▶ _Excerpted data_
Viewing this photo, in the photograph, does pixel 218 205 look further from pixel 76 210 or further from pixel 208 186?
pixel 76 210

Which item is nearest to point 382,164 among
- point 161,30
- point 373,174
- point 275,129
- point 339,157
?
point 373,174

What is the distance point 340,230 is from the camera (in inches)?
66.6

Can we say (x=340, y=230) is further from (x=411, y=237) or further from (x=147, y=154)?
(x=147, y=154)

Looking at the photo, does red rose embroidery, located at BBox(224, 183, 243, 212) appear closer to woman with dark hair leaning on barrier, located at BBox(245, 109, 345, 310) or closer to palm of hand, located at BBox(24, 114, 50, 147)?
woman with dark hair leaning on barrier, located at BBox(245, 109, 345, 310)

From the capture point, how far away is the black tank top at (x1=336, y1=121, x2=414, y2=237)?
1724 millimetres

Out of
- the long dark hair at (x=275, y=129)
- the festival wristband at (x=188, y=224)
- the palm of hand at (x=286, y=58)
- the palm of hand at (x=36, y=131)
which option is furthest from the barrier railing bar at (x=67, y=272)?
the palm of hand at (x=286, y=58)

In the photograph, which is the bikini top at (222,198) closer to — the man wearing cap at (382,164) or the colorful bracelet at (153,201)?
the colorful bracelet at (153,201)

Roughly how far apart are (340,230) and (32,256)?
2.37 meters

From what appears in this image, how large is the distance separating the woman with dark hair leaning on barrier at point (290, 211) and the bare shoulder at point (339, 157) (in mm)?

▶ _Goal of the exercise_
Could you write out the lines from the one containing "Roughly how far" through the end of the records, swapping "distance separating" for "gap between" and leaving everything else as it is? Give back only those lines.

▶ _Expected answer_
Roughly how far apart are (340,230) and (32,256)?
2.37 meters

From what appears in this image, how large is the gap between the woman with dark hair leaning on barrier at point (290, 211) and the bare shoulder at point (339, 157) (in mm)?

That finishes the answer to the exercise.